» **APPLY WHAT YOU READ**
A. Answer these questions from the forum thread on horses:
(i) How many horses do the people down the road in SW Oregon keep on pasture?
(ii) For how many years has the poster 4horses been with the old mare?
(iii) By how much did the osteopath's work make DanteDressageNerd's horse "grow"?
B. Write out the portion of the forum thread that begins at the words "My newest horse" and stops after "standard of care.". Copy it exactly.

The people down the road from me in SW Oregon have 4 horses and a donkey out on pasture with a shed. They wear turnouts when it is raining a lot. Green grass turf, no mud seen.


----------



## stevenson (Sep 12, 2011)

I think you should address to what she is being fed. IF she is getting grain, stop . Forage only diet would probably be best .It could be hormonal, eyes, and also if she has always been on the spooky side it could just be her personality. Have you checked her for cataracts? Some horses respond oddly to Ace . I also think a pen where she can move around and look around could help her also. Are there new noises around the barn ? New horses ? a horse that is calling to her when she is out ?


----------



## 4horses (Nov 26, 2012)

Why do you force yourself to ride a horse you don't enjoy? If she bolts and runs away it doesn't sound like she enjoys being ridden either. If she is your only horse I would probably just retire her. I have my old mare who has been retired for 10 years. She has multiple health issues, is on daily pain meds and I still dread the day that she will leave me. We have been together for 21 years. 

I have 2 riding horses. One is pssm 2 positive. Never could hold the canter without bucking. She is my solo riding horse, but gets summers off due to her condition getting worse in extreme temperatures. Summer rides are 20-30 minutes of walking. When my old mare passes, she will be my semi-retiree. 

My 4th horse was a rescue. He had many issues and once I was certain he would never learn to be a predictable riding horse, I found him a retirement home. I was fortunate to find a good situation for him, as otherwise I may have considered euthanasia. He has an incurable health issue and while he is comfortable now, he could and probably will eventually get worse. But that might be years in the future. 

My newest horse is a mustang - i don't know if she will work out or not. We are working on introducing her nose to the halter and acceptance of touch. 

I try to plan on a retirement for my animals. None of my horses have really lived up to be the horse of my dreams - most have physical limitations of some sort, but I have my own physical limitations so I guess I can be understanding. 

Certainly I could put down the older mare, I could have put down the rescue... But I really hate euthanasia unless it has to be done. If the budget allows perhaps just retire your horse and buy one you can enjoy.

You don't have to discard your retiree- my retirees get turnout, a blanket when cold, a warm stall, good food, and pain medication if needed. I don't do injections, massage, or chiropractic care... Just basic standard of care.


----------



## DanteDressageNerd (Mar 12, 2015)

It sounds like something could be sore in the hind end with the running and not wanting to come back. You know your horse. Could be ulcers, could also be hormonal or something to do with her ovaries. I've heard of mares being nasty because they have an ovarian tumor nobody realized and that can cause pain in the hind end and back too. Could check hormone levels or ask a vet about that. Could be a lot of different things _shrugs _however I'd try an osteopath, they solved things in my horse that vets and chiropractors missed. Rotated my horse's entire pelvis because it was skewed and adjusted his chest so much he "grew" 2cm when he could stand up properly.

Is it possible to change your mind view to, she is difficult but she is making me a better rider? A better person? There are gifts difficult horses offer people, however if you're really scared I do not blame you at all. You should count your bravery for being scared and getting on anyway. Most people just give up and dont care, you clearly do. And personally if you decided this isn't worth it for you, I get it but only you can decide when to call it.

(Saved entries)
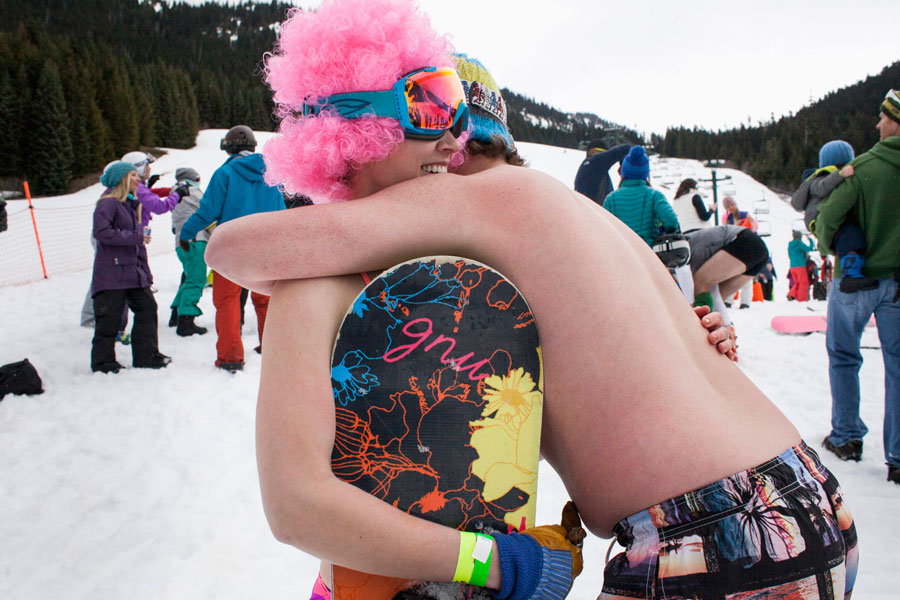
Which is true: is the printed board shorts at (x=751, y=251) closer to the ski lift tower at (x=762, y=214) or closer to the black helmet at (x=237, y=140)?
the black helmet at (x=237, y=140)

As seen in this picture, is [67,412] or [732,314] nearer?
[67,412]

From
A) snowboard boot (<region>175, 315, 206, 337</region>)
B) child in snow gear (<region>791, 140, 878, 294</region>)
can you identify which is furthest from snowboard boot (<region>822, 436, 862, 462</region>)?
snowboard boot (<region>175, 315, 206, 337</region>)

» **TASK RESULTS**
A.
(i) 4 horses
(ii) 21 years
(iii) 2cm

B.
My newest horse is a mustang - i don't know if she will work out or not. We are working on introducing her nose to the halter and acceptance of touch. 

I try to plan on a retirement for my animals. None of my horses have really lived up to be the horse of my dreams - most have physical limitations of some sort, but I have my own physical limitations so I guess I can be understanding. 

Certainly I could put down the older mare, I could have put down the rescue... But I really hate euthanasia unless it has to be done. If the budget allows perhaps just retire your horse and buy one you can enjoy.

You don't have to discard your retiree- my retirees get turnout, a blanket when cold, a warm stall, good food, and pain medication if needed. I don't do injections, massage, or chiropractic care... Just basic standard of care.